- [SOAL LATIHAN]:
a - Menurut teks tentang Islam dan Pancasila, dengan apa pemikiran harus dilawan?
b - Salinlah dengan tepat bagian teks tentang Islam dan Pancasila antara "Beberapa persoalan furu’" dan "kontradiksi.", termasuk kedua bagian tersebut.
c - Teruskan teks tentang Islam dan Pancasila setelah kalimat terakhirnya.

- [TEKS YANG DIBERIKAN]:
Beberapa persoalan furu’ yang bisa kita bandingkan adalah pertama; Persoalan
Riba, Islam memandang riba adalah kemaksiatan dan dosa besar, tetapi Pancasila
membolehkannya. Bahkan ekonomi Indonesia ditopang dengan riba. Kedua
; Zina dan LBGT , Islam memandang sebagai tindakan
terlarang dan dosa besar, tetapi Pancasila membiarkannya. Ketiga; Pakaian
Jilbab bagi muslimah, Islam mewajibkannya, sedangkan Pancasila membebaskannya
boleh memilih. Keempat; Qishos, Islam
mewajibkannya. Pancasila melarangnya. Dan seterusnya, kita temukan banyak
kontradiksi.
Sedangkan
hal-hal yang bisa selaras diantaranya; Sholat, puasa, haji, zakat , umroh,
berdzikir , serta ibadah mahdhoh lainnya antara Islam dan Pancasila bisa berjalan
seiring. Ini artinya keselarasan antara Islam dan Pancasila tidaklah secara
utuh. Tetapi yang lebih tepat adalah Pancasila selaras dengan “sebagian
ajaran islam”. Inilah tantangan ke depan yang harus
dijawab. Dan ini semua harus diselesaikan melalui diskusi. Setiap langkah untuk
menutup pintu diskusi hanya akan menunjukkan wajah represif dan kediktatoran
penguasa. Sebab pemikiran harus dilawan dengan pemikiran. Tidak boleh dengan
pendekatan kekuasaan. Seraya memaksakan diri dengan mengatakan Pancasila itu
sudah Final. Pendekatan melalui kekuasaan justru menunjukkan penguasa tidak
siap menghadapi realitas. Sebab yang diinginkan adalah sebuah penjelasan yang
paripurna. Bukan penjelasan dogmatis yang memaksa.

- [DATA MENTAH]:
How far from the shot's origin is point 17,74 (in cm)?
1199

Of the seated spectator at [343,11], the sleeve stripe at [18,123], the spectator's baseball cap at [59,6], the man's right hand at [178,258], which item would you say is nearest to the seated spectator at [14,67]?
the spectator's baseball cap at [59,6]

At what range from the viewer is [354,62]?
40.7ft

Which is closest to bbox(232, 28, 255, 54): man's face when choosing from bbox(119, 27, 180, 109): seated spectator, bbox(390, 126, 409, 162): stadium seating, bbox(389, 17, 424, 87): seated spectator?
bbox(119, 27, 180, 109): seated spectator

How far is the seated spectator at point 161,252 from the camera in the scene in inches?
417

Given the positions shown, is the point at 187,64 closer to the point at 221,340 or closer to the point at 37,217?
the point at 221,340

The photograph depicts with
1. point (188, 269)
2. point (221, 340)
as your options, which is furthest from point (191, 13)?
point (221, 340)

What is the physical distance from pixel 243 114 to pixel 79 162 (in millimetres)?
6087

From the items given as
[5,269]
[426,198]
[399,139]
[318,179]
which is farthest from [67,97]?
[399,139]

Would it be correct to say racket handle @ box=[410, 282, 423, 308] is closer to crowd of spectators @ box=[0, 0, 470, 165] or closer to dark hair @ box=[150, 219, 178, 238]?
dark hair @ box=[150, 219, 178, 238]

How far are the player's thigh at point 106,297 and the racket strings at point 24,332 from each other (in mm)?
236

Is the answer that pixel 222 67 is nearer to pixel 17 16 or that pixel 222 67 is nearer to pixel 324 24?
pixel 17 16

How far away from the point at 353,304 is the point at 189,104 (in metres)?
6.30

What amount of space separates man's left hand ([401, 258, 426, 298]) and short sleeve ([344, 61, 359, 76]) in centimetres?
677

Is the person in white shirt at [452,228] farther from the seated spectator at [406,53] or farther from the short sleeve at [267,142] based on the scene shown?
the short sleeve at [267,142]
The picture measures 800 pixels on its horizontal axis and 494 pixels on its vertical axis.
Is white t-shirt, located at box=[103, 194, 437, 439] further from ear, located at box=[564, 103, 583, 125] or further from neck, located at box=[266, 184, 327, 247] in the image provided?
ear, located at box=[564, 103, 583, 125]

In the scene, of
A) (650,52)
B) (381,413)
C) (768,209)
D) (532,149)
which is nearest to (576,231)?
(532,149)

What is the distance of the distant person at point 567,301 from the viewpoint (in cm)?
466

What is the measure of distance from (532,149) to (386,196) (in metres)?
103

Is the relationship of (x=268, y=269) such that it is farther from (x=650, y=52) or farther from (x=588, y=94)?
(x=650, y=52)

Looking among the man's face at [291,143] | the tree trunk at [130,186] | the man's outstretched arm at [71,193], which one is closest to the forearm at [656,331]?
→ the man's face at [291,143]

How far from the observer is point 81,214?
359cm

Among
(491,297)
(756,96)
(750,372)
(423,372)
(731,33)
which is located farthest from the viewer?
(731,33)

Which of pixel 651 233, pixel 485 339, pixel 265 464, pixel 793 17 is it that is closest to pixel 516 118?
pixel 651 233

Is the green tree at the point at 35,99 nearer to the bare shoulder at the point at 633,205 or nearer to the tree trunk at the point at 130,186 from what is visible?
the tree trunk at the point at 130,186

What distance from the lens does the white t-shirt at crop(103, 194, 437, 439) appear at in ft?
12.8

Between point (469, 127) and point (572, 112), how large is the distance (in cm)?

- [HASIL LATIHAN]:
a - Pemikiran harus dilawan dengan pemikiran, tidak boleh dengan pendekatan kekuasaan.

b -
Beberapa persoalan furu’ yang bisa kita bandingkan adalah pertama; Persoalan
Riba, Islam memandang riba adalah kemaksiatan dan dosa besar, tetapi Pancasila
membolehkannya. Bahkan ekonomi Indonesia ditopang dengan riba. Kedua
; Zina dan LBGT , Islam memandang sebagai tindakan
terlarang dan dosa besar, tetapi Pancasila membiarkannya. Ketiga; Pakaian
Jilbab bagi muslimah, Islam mewajibkannya, sedangkan Pancasila membebaskannya
boleh memilih. Keempat; Qishos, Islam
mewajibkannya. Pancasila melarangnya. Dan seterusnya, kita temukan banyak
kontradiksi.

c -
Allah
SWT berfirman:
Kemudian
Kami menjadikan kamu berada di atas syariah (peraturan) dari urusan (agama)
itu. Karena itu ikutilah syariah itu dan jangan kamu mengikuti hawa nafsu
orang-orang yang tidak mengetahui (TQS al-Jatsiyah [45]: 18).
Berdasarkan
ayat ini, Allah SWT memerintah kita agar senantiasa menjalankan semua syariah
yang sudah Dia tetapkan; melakukan segala yang Dia perintahkan dengan sekuat
tenaga; dan menjauhi semua yang Dia larang dengan kepasrahan jiwa. Semuanya itu
merupakan konsekuensi dari keimanan kita kepada Allah SWT.
Risiko dari
ketidaktaatan seorang Muslim pada aturan-aturan Kitab Sucinya adalah ia bisa
dicap fasik, zalim bahkan juga kafir. Allah SWT, antara lain, berfirman:
Siapa
saja yang tidak berhukum dengan apa saja yang telah Allah turunkan, mereka
itulah kaum yang zalim (TQS al-Maidah [5]: 45).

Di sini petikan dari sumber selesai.